Panasonic realizes that this class of projector may be used in multiple quantities. For example you might stack two together (thanks to lens shift) to virtually double the brightness, or you might have several in a large auditorium, church or command and control center. As a result, there is ID control, so the remote can control multiple PT-D3500U’s together, or hit the button, use the keypad and select a specific projector to control. All-in-all, its a very slick setup that should work beautifully.
The remote also allows you to enter numeric passwords. This ties into one of the security features of this Panasonic – which includes the option of locking out the projector’s top control panel. That way, without the remote and password, the projector can’t be used!
The remote also offers freeze frame, and a button for the mechanical shutter to completely shut down light hitting the screen, without powering down the projector. The PT-D3500U also offers 3:1 digital zoom, which is controllable (in and out) by two buttons on the remote. A single button marked Lens, allows you to rotate throw the three lens controls: Power Focus, Power Zoom, and Power Vertical Lens Shift.
Projector Lens Shift
This Panasonic projector, like its big brother – the PT-D5500U DLP projector offers powered vertical lens shift, and manual horizontal lens shift. Lens shift allows you to place the projector over a wide range of positions without having to go to image degrading digital keystone correction to maintain a rectangular image. With the vertical lens shift the center of the lens can be located well above the top of the screen surface when ceiling mounting, or on a table or shelf, down noticeably below the bottom of the screen surface.

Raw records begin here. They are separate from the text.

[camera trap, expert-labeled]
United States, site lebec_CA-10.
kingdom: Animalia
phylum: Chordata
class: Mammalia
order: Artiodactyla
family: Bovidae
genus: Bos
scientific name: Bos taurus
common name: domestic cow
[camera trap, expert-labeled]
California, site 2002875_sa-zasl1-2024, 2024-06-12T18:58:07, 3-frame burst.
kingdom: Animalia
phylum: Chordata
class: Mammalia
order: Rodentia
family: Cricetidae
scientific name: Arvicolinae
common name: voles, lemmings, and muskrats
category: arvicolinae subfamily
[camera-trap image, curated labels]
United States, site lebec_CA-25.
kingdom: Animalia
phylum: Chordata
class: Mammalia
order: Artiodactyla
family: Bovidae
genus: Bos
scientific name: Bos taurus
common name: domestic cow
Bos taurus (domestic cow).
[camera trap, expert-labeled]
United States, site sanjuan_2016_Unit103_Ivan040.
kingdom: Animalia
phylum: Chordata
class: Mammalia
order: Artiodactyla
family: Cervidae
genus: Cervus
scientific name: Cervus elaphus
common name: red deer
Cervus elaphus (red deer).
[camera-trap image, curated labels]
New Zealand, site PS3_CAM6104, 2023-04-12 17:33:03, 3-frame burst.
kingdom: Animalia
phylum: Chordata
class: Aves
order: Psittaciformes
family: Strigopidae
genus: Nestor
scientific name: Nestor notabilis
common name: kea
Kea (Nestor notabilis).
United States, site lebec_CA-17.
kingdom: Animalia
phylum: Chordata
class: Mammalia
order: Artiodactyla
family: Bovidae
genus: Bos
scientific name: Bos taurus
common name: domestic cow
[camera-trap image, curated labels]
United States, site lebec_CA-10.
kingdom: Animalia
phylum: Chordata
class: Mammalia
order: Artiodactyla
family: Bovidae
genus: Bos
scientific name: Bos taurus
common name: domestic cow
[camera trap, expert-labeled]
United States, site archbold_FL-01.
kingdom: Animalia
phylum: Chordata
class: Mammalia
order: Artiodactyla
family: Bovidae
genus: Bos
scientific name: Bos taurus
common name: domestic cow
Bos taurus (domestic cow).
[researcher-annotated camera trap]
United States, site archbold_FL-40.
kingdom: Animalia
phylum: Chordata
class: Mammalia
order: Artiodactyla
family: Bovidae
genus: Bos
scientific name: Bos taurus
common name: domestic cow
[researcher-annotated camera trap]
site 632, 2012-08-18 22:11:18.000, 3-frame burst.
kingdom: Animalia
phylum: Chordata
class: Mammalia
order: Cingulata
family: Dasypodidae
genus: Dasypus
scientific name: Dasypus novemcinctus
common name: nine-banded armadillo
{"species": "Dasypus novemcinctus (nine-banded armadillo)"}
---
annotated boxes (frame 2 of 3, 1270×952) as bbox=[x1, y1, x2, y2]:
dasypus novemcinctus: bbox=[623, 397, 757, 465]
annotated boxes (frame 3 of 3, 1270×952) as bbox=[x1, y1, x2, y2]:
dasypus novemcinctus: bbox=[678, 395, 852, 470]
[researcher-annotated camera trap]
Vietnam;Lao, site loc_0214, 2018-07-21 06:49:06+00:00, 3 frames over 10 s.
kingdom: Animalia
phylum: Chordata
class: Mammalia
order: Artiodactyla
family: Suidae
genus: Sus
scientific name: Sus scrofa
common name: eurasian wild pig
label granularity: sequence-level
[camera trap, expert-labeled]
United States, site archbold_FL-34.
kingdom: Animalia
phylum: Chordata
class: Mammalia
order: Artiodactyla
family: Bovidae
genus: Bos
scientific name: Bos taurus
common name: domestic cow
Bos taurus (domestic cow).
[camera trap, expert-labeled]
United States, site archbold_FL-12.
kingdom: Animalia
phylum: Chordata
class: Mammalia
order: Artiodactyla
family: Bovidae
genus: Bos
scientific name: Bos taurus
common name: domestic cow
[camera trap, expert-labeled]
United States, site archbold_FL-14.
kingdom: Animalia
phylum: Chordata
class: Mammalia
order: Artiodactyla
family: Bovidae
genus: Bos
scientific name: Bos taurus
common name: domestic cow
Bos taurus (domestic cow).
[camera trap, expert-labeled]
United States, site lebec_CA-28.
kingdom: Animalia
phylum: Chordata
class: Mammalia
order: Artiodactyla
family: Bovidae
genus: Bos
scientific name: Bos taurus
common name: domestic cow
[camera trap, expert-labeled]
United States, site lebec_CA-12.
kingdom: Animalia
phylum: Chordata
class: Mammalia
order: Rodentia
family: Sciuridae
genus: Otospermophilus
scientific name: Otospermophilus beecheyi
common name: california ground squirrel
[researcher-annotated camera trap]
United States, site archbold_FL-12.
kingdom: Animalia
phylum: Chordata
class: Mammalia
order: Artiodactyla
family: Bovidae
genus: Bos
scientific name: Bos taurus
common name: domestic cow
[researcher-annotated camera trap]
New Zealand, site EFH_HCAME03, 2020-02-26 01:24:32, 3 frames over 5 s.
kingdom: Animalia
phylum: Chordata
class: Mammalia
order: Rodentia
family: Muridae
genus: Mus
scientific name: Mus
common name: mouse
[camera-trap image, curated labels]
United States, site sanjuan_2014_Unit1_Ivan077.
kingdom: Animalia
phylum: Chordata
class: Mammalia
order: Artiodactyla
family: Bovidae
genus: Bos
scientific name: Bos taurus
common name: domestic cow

The other benefit of lens shift is that it allows you to stack 2 or 3 projectors vertically (also horizontally in the case of these Panasonic projectors since they have both vertical and horizontal lens shift. By stacking you can effectively double or triple the brightness. Perfect for large auditoriums, bright churches, sports bars, and casino sports books, etc. (Stacking also gives you redundency – if one projector should fail, the other is still operational.